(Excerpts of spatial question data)
════

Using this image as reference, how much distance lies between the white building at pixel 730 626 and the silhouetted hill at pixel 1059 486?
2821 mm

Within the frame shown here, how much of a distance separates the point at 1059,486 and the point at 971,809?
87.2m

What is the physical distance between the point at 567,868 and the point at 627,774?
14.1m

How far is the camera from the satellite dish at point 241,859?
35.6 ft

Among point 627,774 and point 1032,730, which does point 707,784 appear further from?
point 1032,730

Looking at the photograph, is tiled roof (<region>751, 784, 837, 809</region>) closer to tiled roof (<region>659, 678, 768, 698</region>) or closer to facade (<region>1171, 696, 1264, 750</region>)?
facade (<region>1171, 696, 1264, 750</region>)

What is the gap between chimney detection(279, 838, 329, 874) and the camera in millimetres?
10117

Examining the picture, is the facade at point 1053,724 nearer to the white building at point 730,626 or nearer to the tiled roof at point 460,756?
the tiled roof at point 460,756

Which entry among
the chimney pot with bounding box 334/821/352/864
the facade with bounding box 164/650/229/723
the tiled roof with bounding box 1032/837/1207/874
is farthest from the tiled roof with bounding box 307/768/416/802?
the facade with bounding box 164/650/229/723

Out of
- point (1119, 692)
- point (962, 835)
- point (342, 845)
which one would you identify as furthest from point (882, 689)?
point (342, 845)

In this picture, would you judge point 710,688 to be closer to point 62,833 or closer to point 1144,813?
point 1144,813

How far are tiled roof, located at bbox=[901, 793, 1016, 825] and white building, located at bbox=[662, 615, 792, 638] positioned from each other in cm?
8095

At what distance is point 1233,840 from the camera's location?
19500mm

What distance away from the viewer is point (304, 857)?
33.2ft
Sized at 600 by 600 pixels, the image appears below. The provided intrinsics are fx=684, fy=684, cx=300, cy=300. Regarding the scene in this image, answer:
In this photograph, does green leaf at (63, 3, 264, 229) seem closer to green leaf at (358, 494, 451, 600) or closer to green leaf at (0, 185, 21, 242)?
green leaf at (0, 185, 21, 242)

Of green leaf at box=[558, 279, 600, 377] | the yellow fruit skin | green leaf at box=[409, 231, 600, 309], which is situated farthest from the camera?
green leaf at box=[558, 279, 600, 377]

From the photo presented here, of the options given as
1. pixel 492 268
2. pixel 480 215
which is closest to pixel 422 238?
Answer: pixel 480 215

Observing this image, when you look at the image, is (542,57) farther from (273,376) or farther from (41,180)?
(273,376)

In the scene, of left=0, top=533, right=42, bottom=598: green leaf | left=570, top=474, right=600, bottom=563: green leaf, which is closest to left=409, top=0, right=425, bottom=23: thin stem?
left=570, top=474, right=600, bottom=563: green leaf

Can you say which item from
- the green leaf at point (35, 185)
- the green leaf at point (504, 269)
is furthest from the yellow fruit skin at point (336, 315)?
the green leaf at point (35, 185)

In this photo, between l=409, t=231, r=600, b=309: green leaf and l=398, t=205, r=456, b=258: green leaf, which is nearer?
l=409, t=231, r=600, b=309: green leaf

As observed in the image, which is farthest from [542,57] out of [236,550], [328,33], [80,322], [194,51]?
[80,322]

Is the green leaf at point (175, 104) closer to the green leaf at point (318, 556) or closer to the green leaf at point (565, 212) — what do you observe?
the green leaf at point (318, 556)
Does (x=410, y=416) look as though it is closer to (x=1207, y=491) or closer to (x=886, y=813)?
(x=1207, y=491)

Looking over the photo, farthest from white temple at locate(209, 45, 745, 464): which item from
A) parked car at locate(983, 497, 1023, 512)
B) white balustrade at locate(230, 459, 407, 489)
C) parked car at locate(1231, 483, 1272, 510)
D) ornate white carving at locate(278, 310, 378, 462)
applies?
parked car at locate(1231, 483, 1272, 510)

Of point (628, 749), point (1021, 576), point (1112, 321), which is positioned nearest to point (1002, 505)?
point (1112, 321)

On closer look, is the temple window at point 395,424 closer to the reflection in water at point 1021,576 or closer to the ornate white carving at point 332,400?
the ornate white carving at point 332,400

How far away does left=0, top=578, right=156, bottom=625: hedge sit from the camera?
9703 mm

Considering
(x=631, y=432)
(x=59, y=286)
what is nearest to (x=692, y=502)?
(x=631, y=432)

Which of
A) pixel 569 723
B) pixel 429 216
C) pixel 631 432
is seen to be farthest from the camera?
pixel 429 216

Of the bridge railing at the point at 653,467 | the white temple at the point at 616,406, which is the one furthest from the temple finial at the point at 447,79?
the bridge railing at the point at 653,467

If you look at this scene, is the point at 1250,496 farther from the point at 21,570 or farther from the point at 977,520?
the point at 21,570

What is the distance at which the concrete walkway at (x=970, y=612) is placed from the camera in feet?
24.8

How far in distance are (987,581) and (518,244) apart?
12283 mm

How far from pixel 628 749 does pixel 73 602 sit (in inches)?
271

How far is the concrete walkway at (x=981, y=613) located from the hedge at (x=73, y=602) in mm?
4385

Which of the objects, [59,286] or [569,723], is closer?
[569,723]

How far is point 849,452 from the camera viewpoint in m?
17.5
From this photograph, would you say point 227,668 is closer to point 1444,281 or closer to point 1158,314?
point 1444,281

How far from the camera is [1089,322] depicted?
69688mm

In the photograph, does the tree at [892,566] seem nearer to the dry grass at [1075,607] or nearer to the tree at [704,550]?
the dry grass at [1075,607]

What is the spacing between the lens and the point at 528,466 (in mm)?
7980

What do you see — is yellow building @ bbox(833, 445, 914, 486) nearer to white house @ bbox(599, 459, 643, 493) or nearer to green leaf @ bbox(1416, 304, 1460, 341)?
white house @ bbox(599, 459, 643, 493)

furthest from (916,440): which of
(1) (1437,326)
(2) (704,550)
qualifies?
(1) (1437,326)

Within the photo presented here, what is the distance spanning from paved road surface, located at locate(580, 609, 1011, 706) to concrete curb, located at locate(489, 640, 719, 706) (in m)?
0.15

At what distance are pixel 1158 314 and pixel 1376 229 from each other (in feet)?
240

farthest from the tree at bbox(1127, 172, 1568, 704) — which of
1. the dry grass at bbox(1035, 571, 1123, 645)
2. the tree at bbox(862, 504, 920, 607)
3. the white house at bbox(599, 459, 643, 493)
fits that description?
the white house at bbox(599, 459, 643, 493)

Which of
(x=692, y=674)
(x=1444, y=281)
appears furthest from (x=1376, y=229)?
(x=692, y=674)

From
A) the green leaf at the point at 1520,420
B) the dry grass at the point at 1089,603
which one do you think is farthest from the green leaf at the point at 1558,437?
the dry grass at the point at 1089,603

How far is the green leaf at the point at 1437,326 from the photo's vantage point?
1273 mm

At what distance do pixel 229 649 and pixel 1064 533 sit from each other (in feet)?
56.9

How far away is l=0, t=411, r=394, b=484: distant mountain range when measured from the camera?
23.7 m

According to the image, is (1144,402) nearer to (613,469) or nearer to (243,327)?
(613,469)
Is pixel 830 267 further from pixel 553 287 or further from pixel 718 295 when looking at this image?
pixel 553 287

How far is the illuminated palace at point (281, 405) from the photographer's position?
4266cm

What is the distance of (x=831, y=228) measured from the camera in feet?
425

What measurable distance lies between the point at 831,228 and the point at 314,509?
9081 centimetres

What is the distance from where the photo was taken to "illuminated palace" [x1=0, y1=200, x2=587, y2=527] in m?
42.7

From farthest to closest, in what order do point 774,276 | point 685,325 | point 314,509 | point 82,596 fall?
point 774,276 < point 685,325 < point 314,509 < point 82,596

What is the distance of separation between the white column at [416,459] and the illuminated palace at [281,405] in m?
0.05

════

# GIVEN EXERCISE
Starting at the line that has "How far is the green" and ending after the line that has "point 774,276 <", rewrite those lines of the material with "illuminated palace" changed to "lit-up palace" and nothing else altered.

# THE ANSWER
How far is the green leaf at the point at 1437,326 from the photo's vantage point?
1273 mm

At what distance do pixel 229 649 and pixel 1064 533 sit from each other (in feet)?
56.9

How far away is l=0, t=411, r=394, b=484: distant mountain range when measured from the camera?
23.7 m

According to the image, is (1144,402) nearer to (613,469) or nearer to (243,327)?
(613,469)
Is pixel 830 267 further from pixel 553 287 or further from pixel 718 295 when looking at this image?
pixel 553 287

How far is the lit-up palace at point (281, 405) from the photographer's position?
4266cm

What is the distance of (x=831, y=228) measured from the camera in feet?
425

What measurable distance lies between the point at 831,228 and the point at 314,509?
9081 centimetres

What is the distance from where the photo was taken to "lit-up palace" [x1=0, y1=200, x2=587, y2=527] in m?
42.7

From farthest to closest, in what order do point 774,276 | point 685,325 | point 314,509 | point 82,596 fall?
point 774,276 < point 685,325 < point 314,509 < point 82,596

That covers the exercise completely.